-- Given instruction --
Put the lines of the entries below into a JSON list of strings, one string per line with blank lines omitted, covering only the part that opens with the line containing "Reviewing the image" and closes with the line containing "3305 centimetres", both included.

● ● ● ● ● ● ●

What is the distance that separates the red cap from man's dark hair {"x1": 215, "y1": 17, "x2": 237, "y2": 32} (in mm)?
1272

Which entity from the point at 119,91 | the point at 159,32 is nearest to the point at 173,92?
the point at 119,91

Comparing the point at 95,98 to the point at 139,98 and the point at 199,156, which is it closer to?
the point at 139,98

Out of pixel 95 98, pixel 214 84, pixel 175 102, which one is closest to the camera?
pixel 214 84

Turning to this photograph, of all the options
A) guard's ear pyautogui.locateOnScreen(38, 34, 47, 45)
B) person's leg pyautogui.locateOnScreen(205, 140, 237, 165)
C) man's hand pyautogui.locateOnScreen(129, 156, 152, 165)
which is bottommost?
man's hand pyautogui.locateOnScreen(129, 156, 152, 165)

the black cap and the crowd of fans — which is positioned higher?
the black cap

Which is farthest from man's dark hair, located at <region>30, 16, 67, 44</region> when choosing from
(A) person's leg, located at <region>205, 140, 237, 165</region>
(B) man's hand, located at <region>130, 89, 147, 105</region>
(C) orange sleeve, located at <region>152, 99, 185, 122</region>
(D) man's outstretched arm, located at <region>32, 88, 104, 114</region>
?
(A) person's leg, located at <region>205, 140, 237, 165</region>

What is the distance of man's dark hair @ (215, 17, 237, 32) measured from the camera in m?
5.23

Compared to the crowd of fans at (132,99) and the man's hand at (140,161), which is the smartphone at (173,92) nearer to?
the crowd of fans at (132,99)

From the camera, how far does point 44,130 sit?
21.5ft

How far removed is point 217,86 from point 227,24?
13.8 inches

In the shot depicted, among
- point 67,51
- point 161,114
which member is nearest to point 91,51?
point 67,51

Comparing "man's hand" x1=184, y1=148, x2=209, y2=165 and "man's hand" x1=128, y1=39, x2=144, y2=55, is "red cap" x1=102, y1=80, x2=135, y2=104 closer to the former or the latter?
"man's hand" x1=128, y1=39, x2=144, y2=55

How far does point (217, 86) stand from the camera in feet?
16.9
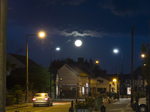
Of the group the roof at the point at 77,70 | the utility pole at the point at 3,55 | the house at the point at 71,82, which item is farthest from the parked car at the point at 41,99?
the roof at the point at 77,70

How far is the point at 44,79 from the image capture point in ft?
181

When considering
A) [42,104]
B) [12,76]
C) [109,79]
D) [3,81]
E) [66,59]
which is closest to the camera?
[3,81]

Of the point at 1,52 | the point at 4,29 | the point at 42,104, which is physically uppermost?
the point at 4,29

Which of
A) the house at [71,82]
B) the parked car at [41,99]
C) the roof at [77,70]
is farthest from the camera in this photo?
the roof at [77,70]

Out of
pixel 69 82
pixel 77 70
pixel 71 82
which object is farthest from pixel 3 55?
pixel 77 70

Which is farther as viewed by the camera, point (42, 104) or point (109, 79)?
point (109, 79)

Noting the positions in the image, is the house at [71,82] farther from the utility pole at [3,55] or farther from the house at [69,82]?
the utility pole at [3,55]

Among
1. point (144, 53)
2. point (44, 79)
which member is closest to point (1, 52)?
point (144, 53)

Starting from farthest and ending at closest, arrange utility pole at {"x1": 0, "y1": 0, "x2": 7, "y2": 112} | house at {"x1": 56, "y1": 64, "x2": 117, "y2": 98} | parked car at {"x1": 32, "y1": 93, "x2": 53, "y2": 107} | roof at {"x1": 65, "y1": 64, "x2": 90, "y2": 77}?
roof at {"x1": 65, "y1": 64, "x2": 90, "y2": 77} → house at {"x1": 56, "y1": 64, "x2": 117, "y2": 98} → parked car at {"x1": 32, "y1": 93, "x2": 53, "y2": 107} → utility pole at {"x1": 0, "y1": 0, "x2": 7, "y2": 112}

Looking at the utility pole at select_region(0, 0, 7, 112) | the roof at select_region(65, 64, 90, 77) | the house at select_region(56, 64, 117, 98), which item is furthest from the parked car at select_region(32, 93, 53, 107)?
the roof at select_region(65, 64, 90, 77)

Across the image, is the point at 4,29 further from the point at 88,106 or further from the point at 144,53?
the point at 144,53

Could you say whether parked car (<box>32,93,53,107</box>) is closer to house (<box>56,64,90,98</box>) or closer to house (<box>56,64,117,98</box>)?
house (<box>56,64,117,98</box>)

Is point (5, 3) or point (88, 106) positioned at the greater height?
point (5, 3)

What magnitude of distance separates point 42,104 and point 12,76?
22464 mm
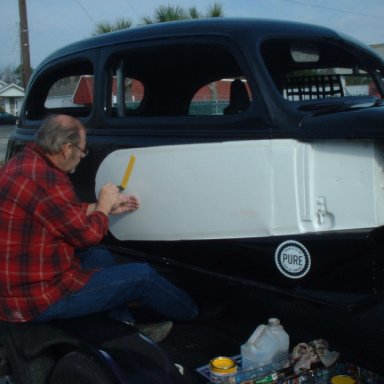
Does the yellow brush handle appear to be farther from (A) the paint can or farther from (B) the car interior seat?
(A) the paint can

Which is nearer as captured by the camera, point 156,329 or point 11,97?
point 156,329

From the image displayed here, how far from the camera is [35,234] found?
2594 millimetres

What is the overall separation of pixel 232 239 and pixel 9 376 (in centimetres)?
141

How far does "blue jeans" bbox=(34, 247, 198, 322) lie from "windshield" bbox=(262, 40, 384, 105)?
4.09 ft

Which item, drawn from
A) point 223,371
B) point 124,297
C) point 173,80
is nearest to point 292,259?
point 223,371

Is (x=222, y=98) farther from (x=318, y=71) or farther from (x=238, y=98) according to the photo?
(x=318, y=71)

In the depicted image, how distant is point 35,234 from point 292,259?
3.83 feet

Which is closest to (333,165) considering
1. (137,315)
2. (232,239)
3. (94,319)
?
(232,239)

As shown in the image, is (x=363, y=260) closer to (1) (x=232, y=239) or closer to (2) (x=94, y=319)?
(1) (x=232, y=239)

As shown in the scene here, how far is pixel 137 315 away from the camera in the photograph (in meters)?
3.42

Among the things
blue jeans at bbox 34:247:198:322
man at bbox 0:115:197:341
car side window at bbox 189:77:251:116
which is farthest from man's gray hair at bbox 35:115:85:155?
car side window at bbox 189:77:251:116

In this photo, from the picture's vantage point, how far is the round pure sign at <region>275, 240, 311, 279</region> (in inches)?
96.1

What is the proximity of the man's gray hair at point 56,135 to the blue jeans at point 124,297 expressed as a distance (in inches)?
25.8

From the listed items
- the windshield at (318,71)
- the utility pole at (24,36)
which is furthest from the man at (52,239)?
the utility pole at (24,36)
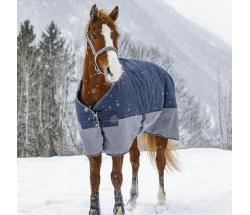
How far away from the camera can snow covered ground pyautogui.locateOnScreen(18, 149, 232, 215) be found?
5848mm

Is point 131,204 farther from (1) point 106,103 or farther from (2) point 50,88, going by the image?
(2) point 50,88

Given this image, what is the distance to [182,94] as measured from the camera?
8.44 m

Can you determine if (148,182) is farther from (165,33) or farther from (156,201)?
(165,33)

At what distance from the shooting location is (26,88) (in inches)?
285

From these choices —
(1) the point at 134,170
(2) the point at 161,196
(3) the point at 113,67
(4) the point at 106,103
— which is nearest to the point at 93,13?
(3) the point at 113,67

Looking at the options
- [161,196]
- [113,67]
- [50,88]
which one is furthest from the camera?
[50,88]

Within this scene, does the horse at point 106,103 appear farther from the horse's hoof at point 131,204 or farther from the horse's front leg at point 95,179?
the horse's hoof at point 131,204

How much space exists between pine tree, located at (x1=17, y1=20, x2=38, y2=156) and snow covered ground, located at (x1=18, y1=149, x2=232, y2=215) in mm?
301

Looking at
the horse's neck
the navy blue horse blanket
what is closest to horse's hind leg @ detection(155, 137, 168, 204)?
the navy blue horse blanket

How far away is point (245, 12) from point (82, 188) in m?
3.21

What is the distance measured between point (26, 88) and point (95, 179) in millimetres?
2633
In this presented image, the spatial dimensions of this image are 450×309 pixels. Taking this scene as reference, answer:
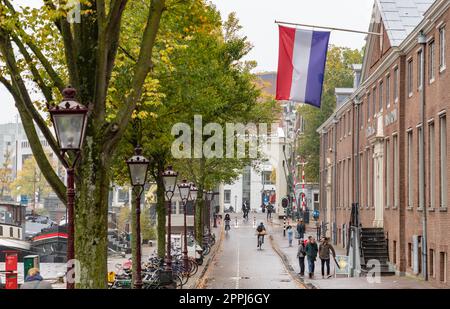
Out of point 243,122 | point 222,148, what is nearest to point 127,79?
point 222,148

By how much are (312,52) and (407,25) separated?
17.0 metres

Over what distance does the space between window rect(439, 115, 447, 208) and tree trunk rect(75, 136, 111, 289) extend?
18423 mm

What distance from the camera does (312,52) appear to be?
25391 mm

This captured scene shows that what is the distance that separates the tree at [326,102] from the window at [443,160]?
6205cm

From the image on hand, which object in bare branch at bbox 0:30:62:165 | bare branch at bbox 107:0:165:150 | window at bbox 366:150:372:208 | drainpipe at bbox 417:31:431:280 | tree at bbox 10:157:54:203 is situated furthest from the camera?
tree at bbox 10:157:54:203

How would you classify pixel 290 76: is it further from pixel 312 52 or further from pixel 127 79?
pixel 127 79

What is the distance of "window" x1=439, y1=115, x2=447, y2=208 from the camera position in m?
29.8

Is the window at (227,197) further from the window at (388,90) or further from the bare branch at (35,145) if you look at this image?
the bare branch at (35,145)

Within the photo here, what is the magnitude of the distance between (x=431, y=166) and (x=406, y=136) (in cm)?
542

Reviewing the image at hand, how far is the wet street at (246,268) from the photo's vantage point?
3305 centimetres

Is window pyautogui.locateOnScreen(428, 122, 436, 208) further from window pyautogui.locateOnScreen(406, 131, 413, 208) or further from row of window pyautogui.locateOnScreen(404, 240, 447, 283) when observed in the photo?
window pyautogui.locateOnScreen(406, 131, 413, 208)

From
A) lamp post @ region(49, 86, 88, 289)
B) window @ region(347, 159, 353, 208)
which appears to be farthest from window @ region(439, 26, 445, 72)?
window @ region(347, 159, 353, 208)

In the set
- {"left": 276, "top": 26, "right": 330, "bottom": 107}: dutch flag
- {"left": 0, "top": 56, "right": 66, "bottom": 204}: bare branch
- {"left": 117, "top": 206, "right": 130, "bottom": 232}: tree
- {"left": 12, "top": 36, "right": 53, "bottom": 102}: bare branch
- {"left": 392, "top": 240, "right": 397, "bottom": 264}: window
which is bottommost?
{"left": 392, "top": 240, "right": 397, "bottom": 264}: window

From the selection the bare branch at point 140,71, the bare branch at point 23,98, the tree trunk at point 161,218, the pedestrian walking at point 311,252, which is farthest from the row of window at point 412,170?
the bare branch at point 23,98
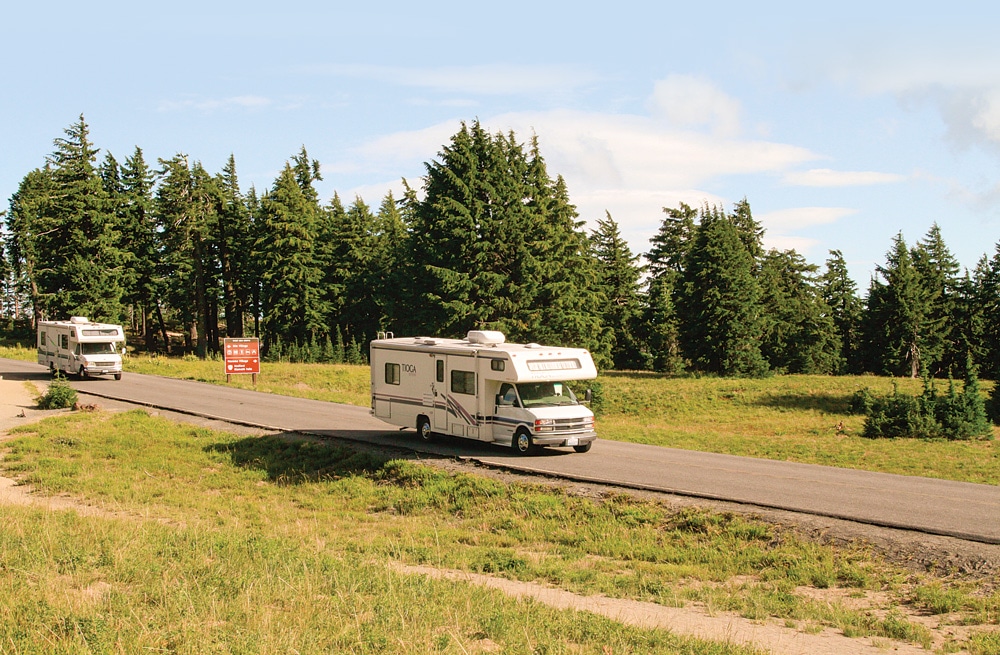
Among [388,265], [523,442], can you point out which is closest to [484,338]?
[523,442]

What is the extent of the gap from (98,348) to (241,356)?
24.0 ft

● ● ● ● ● ● ●

-- Response for this exercise --
[
  "Reviewing the image at hand, how far is the wet street at (246,268) from the photo's vantage point?",
  "3305 centimetres"
]